Next, we need to add some counting and checking in the earlier LLM response function so that the summarized content can be included in the prompt message:

    # If the chat history reaches the summary threshold
    if len(chat_history) >= SUMMARY_THRESHOLD:
        # Retrieve the most recent chat window
        chat_history_window = "\n".join([f"{role}: {content}" for role, content in chat_history[-SUMMARY_THRESHOLD*2-1:-1]])
        # Generate summary
        summary = summarize_chat_history(chat_history_window)
        # Add summary to the summary record
        summary_history.append(summary)
        # Keep the last chat record
        chat_history = chat_history[-1:]

Thus, the LLM response function will transform to:

def get_response_from_llm(question):
    """
    Get the response from LLM.
    :param question: User's question.
    :return: LLM's response.
    """
    global chat_history, summary_history

    # If chat history reaches the summary threshold
    if len(chat_history) >= SUMMARY_THRESHOLD:
        # Retrieve the most recent chat window
        chat_history_window = "\n".join([f"{role}: {content}" for role, content in chat_history[-SUMMARY_THRESHOLD*2-1:-1]])
        # Generate summary
        summary = summarize_chat_history(chat_history_window)
        # Add summary to the summary record
        summary_history.append(summary)
        # Keep the last chat record
        chat_history = chat_history[-1:]

    # Get the recent chat history window
    chat_history_window = "\n".join([f"{role}: {content}" for role, content in chat_history[-2*SUMMARY_THRESHOLD:-1]])
    chat_history_prompt = f"Here is the chat history:\n {chat_history_window}"  

    # Create message list
    message = [
        {"role": "system", "content": "You are a catgirl!

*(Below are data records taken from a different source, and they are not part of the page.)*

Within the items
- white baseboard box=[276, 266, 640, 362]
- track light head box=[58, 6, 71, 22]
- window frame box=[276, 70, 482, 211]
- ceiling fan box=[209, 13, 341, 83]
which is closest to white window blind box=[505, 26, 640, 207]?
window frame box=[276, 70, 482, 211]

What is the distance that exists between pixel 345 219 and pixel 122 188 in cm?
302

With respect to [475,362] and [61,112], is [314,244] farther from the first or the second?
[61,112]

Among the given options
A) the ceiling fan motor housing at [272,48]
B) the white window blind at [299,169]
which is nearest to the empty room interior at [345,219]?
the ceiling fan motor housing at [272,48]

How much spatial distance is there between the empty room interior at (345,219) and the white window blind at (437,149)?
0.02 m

Output in Chinese."},
        {"role": "assistant", "content": chat_history_prompt},
        {"role": "user", "content": question},
    ]

    # If there is a summary record, add it to the message list
    if summary_history:
        summary_prompt = "\n".join(summary_history)
        message.insert(1, {"role": "assistant", "content": f"Summary of previous conversations:\n{summary_prompt}"})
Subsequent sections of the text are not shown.